PASSAGE >>
* begin *

The OWASP Top 10 is the industry-standard baseline for web application security. Use this as your minimum security checklist — if your application is vulnerable to any Top 10 item, you have critical work to do.

The Top 10 Vulnerabilities

Rank Vulnerability Description Severity Prevalence
A01 Broken Access Control Users access resources they shouldn't (unauthorized data, admin functions) Critical 3.81% of apps
A02 Cryptographic Failures Sensitive data exposed due to weak/missing encryption High Common
A03 Injection Untrusted data sent to interpreter (SQL, NoSQL, LDAP, OS commands, XSS) Critical Merged XSS
A04 Insecure Design Missing or ineffective security controls in design phase High New 2021
A05 Security Misconfiguration Insecure defaults, verbose errors, unnecessary features enabled Medium-High 90% of apps
A06 Vulnerable/Outdated Components Using libraries with known vulnerabilities High Very common
A07 Identification/Authentication Failures Weak authentication, session management flaws Critical Common
A08 Software/Data Integrity Failures Untrusted updates, insecure CI/CD, deserialization attacks High New 2021
A09 Security Logging/Monitoring Failures Insufficient logging, no alerting on attacks Medium Detection lag
A10 Server-Side Request Forgery (SSRF) Attacker makes server fetch malicious URLs Medium-High Increasing

A01: Broken Access Control

Attack scenario: User changes userId=123 in URL to userId=124 and accesses another user's data.

Real-world impact: 2019 Capital One breach exposed 100M+ records due to misconfigured IAM permissions.

Prevention:

  • Deny by default — require explicit grants
  • Enforce access controls server-side on every request
  • Disable directory listing
  • Log access control failures, alert on repeated attempts
  • Invalidate JWT tokens on server after logout
  • Rate limit API access

A02: Cryptographic Failures

Attack scenario: Application stores credit cards in plaintext database. SQL injection exposes all cards.

Real-world impact: 2013 Target breach — stolen credit card data due to inadequate encryption.

Prevention:

  • Classify data (public, internal, confidential, restricted)
  • Encrypt sensitive data at rest (AES-256) and in transit (TLS 1.3)
  • Don't store sensitive data unnecessarily
  • Use proper key management (rotate keys, hardware security modules)
  • Disable caching for sensitive responses
  • Use strong password hashing (Argon2id, bcrypt) — NEVER reversible encryption for passwords

A03: Injection

Attack scenario: SQL injection — SELECT * FROM users WHERE name = ' admin' OR '1'='1 '

Real-world impact: 2025 BusinessOn breach — SQL injection leaked 179,386 user accounts, 200M won fine.

Prevention:

  • Use parameterized queries / prepared statements (SQL)
  • Use ORM frameworks correctly
  • Validate input against allowlist patterns
  • Escape special characters for interpreter context
  • Limit database permissions (least privilege)

A04: Insecure Design

Attack scenario: Password reset flow allows unlimited attempts with no rate limiting or CAPTCHA. Attacker brute-forces reset codes.

Real-world impact: Design flaws cost 100x more to fix in production than during design phase.

Prevention:

  • Threat modeling during design (STRIDE)

* end *

WHAT TO WORK ON >>
A) Answer these questions from the OWASP passage:
(i) Which breach exposed 100M+ records because of misconfigured IAM permissions?
(ii) What prevalence does the table list for Security Misconfiguration?
(iii) Which two password hashing methods are named as strong choices?
B) Reproduce the OWASP passage between "Real-world impact: 2025" and "permissions (least privilege)", inclusive.
The items have no connection to the OWASP passage.

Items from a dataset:
* begin *

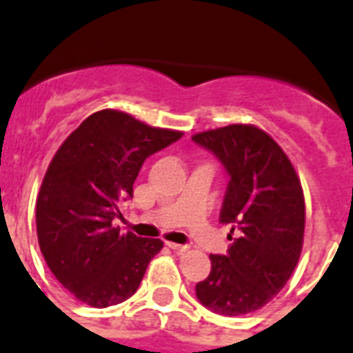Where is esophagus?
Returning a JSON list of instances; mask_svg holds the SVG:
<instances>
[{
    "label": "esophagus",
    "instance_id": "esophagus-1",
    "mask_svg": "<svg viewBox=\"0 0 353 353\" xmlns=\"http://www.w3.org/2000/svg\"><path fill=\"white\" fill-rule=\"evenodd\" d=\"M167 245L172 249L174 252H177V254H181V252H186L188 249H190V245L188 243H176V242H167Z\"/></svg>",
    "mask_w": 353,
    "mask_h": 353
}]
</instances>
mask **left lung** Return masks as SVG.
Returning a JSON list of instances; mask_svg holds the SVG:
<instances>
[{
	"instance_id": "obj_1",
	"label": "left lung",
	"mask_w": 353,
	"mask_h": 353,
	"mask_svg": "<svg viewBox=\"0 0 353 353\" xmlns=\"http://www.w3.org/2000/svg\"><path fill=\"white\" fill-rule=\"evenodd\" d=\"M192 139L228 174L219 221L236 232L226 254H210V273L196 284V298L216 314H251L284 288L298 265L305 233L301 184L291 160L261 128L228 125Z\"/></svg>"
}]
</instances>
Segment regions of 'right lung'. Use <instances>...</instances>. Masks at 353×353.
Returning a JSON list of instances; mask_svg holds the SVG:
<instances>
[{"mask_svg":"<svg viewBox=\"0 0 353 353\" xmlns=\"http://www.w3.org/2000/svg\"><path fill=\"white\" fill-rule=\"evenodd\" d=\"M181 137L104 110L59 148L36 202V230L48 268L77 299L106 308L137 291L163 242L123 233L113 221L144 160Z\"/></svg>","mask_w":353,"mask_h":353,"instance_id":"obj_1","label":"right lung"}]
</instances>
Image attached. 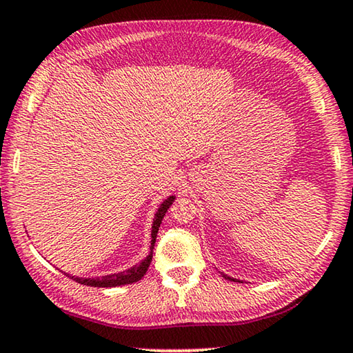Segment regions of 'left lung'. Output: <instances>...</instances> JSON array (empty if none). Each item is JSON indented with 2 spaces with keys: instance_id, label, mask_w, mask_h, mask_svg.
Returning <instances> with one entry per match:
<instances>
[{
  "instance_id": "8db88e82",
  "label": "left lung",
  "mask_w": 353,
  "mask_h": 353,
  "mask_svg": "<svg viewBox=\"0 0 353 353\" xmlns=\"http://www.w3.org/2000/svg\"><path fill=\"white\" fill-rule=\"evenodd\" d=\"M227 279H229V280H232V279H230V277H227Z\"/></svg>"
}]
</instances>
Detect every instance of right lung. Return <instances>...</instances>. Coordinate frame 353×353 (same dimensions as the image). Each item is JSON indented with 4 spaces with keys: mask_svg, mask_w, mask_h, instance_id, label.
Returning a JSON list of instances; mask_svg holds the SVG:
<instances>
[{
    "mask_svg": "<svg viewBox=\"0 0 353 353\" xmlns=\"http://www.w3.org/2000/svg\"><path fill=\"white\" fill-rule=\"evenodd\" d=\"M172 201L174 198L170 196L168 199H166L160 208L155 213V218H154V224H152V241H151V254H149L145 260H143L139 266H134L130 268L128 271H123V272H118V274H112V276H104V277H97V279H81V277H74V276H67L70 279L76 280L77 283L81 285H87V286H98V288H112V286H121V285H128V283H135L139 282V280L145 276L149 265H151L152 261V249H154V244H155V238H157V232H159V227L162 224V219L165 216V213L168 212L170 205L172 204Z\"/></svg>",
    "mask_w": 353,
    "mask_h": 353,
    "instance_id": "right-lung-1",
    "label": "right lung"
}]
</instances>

* end *

RESPONSES >>
A)
(i) The 2019 Capital One breach
(ii) 90% of apps
(iii) Argon2id and bcrypt

B)
Real-world impact: 2025 BusinessOn breach — SQL injection leaked 179,386 user accounts, 200M won fine.

Prevention:

  • Use parameterized queries / prepared statements (SQL)
  • Use ORM frameworks correctly
  • Validate input against allowlist patterns
  • Escape special characters for interpreter context
  • Limit database permissions (least privilege)